Au Canada, le Québec est la dernière province à détenir un double système de salaire. L’Ontario avait augmenté le salaire minimum des serveur.euse.s le 1er janvier 2022, le rendant égal avec le salaire minimum général. En Colombie-Britannique, ce changement s’est fait le 1er juin dernier.
Ça vaut la peine de se rappeler qu’aucune loi n’oblige le ou la client.e à laisser un pourboire : le 15 % minimal recommandé fait avant tout partie d’un contrat social. Selon des études, moult sont les raisons qui poussent un.e client.e à laisser du tip : entre la peur d’avoir l’air cheap et l’envie d’exprimer une réelle satisfaction, des fois, c’est souvent par empathie pour les serveur.euse.s qu’on bonifie le montant de notre facture.
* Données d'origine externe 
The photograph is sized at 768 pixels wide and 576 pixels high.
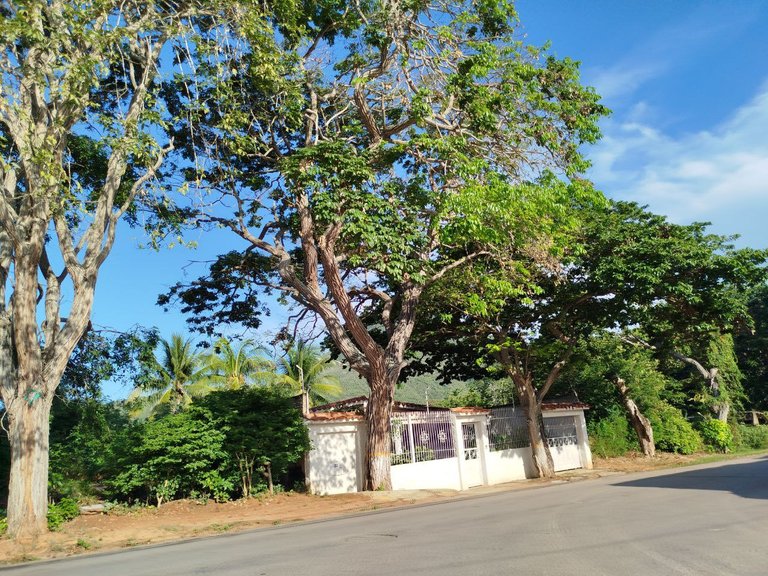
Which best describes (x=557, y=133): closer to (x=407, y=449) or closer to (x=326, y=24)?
(x=326, y=24)

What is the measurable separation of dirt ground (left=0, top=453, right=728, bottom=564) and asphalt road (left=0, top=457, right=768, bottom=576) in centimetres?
136

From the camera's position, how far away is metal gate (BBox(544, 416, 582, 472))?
24125 mm

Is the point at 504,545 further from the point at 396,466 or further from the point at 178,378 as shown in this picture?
the point at 178,378

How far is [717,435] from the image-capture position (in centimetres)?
3036

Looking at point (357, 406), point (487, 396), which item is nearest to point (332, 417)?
point (357, 406)

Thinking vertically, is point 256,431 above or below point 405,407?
below

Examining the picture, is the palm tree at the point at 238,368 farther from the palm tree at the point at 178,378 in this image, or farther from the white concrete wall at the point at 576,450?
the white concrete wall at the point at 576,450

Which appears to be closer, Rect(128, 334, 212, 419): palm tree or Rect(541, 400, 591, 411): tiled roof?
Rect(541, 400, 591, 411): tiled roof

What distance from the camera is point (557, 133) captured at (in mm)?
15820

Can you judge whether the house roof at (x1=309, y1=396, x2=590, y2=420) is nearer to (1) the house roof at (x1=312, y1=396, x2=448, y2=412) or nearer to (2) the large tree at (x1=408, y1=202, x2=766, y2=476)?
(1) the house roof at (x1=312, y1=396, x2=448, y2=412)

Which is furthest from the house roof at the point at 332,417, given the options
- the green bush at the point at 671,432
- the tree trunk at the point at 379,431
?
the green bush at the point at 671,432

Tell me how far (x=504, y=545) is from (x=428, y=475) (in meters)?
11.4

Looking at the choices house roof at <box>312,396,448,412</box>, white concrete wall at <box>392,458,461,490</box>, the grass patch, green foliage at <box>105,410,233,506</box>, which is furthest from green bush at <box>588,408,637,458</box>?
the grass patch

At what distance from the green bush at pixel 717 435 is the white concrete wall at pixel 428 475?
17891 mm
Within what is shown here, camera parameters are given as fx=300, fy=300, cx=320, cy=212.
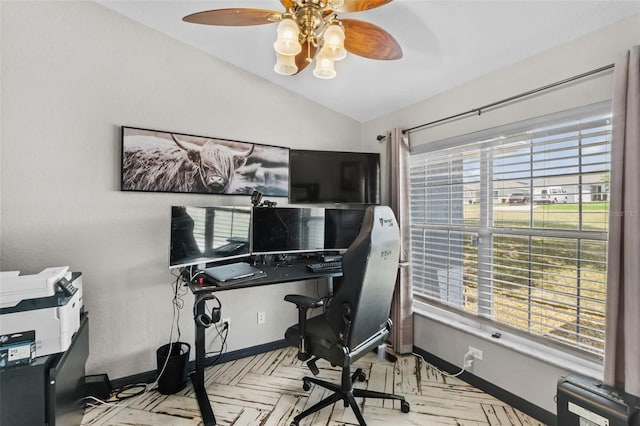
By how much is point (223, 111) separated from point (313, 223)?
4.07 feet

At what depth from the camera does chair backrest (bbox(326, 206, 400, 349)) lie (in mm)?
1618

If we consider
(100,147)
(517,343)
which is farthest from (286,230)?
(517,343)

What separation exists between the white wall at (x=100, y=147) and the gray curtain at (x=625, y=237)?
2485 millimetres

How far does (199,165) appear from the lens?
245 cm

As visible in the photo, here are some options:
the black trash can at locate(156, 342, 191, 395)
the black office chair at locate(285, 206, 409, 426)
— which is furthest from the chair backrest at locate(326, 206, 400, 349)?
the black trash can at locate(156, 342, 191, 395)

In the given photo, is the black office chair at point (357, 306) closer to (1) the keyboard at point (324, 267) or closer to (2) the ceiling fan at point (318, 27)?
(1) the keyboard at point (324, 267)

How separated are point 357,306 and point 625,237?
137 centimetres

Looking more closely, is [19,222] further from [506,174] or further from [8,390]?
[506,174]

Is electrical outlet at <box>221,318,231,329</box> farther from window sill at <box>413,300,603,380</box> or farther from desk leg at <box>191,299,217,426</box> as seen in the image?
window sill at <box>413,300,603,380</box>

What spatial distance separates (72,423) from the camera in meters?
1.67

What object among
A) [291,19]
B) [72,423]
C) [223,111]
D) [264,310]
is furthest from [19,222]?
[291,19]

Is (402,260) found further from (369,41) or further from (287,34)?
(287,34)

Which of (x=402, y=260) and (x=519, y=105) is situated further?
(x=402, y=260)

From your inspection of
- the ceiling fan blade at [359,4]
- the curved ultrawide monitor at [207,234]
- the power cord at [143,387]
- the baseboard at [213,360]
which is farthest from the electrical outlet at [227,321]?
the ceiling fan blade at [359,4]
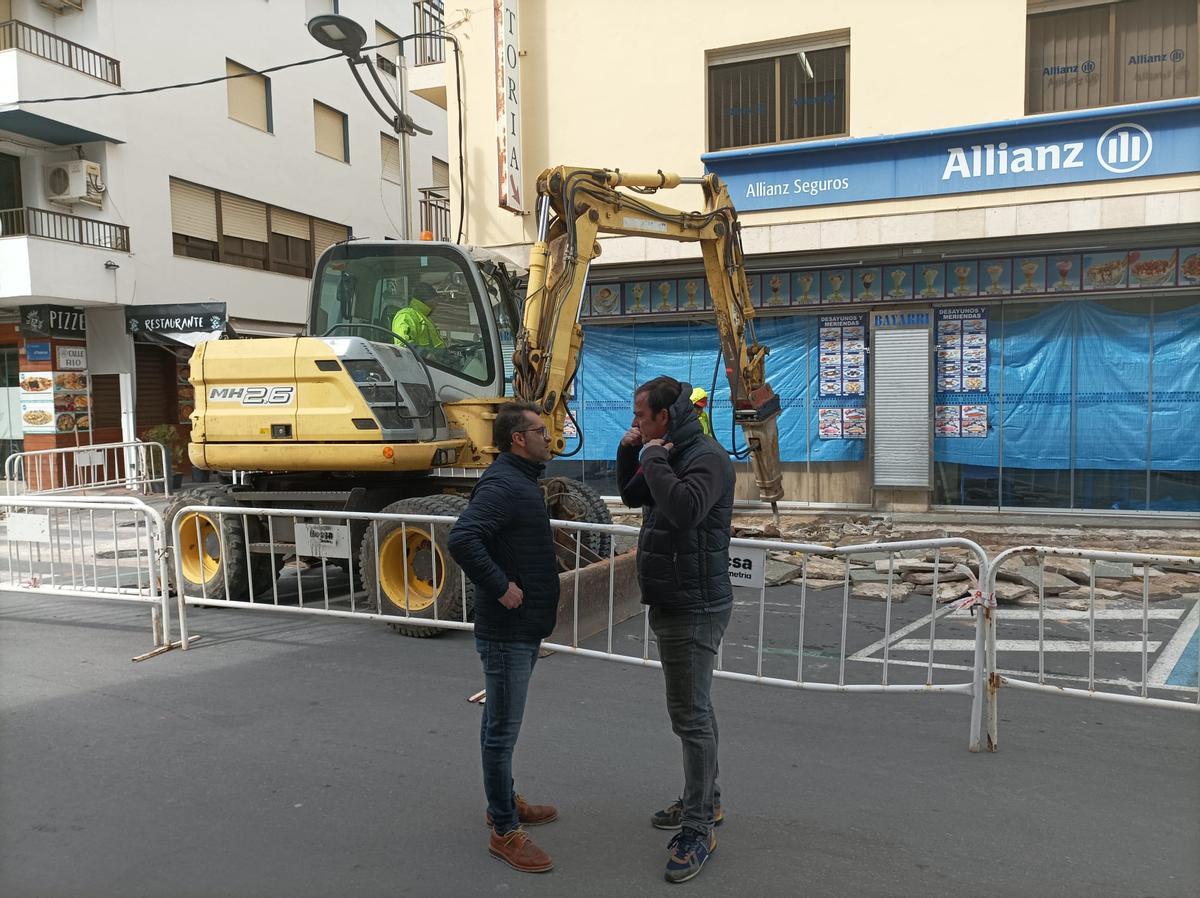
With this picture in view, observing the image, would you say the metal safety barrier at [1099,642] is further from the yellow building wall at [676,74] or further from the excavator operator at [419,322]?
the yellow building wall at [676,74]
Pour plusieurs personnes dans l’industrie de la restauration, c’est ce contrat social, le problème : à travers les employé.e.s d’une même entreprise ou simplement les quarts de travail d’un.e même serveur.euse, les salaires ne sont jamais constants. Et les cuisinier.ère.s, qui travaillent autant, sinon plus que leurs collègues en salle, touchent un salaire souvent moindre.
La responsabilisation des entreprises
Depuis plusieurs années, certaines entreprises mettent au point des mesures pour tendre vers une équité salariale à travers les travailleur.euse.s, ne pas octroyer à la clientèle la lourde tâche de payer adéquatement le personnel et, par le fait même, contrer la pénurie de main-d’œuvre. C’est ce qu’on appelle faire d’une pierre trois coups.
Certains restaurants décident aussi d’interdire complètement le pourboire accordé aux serveur.euse.s. C’est le cas du restaurant Larry’s, à Montréal, qui a aboli les pourboires en 2021, mais qui ne paie pas moins ses employé.e.s pour autant : en remplacement du tip, quelques dollars sont ajoutés aux items du menu.
Au final, ça revient un peu au même pour la clientèle, mais le salaire de tous les employé.e.s est à la fois plus équitable et plus stable. « Le gagne-pain de notre équipe de service devrait ni dépendre de votre générosité, ni de si vous décidez où non de venir chez nous en premier lieu », avait annoncé le Larry’s sur Instagram.
Si d’autres restaurants décident d’aller en ce sens, la culture du pourboire québécoise pourrait éventuellement ressembler davantage à celle de l’Europe, où le tip est inclus dans l’addition.
Répartir les pourboires équitablement entre tous les employé.e.s du restaurant est toutefois la mesure privilégiée par l’Association des restaurateurs du Québec (ARQ). Selon un sondage mené en mars dernier, 73 % des Québécois.es se disent favorables au partage des pourboires.
Selon l’ARQ, c’est aussi la mesure la plus avantageuse pour tout le monde : la clientèle peut continuer à exprimer sa satisfaction au moyen du pourboire, les employé.e.s continuent à recevoir une paie qui reflète leurs lourds efforts déployés à la tâche, et l’écart entre les cuisinier.ère.s et les serveur.euse.s est moindre. Un jour, peut-être qu’on sera prêt.e à éradiquer complètement le pourboire, mais pour l’instant, c’est le premier pas.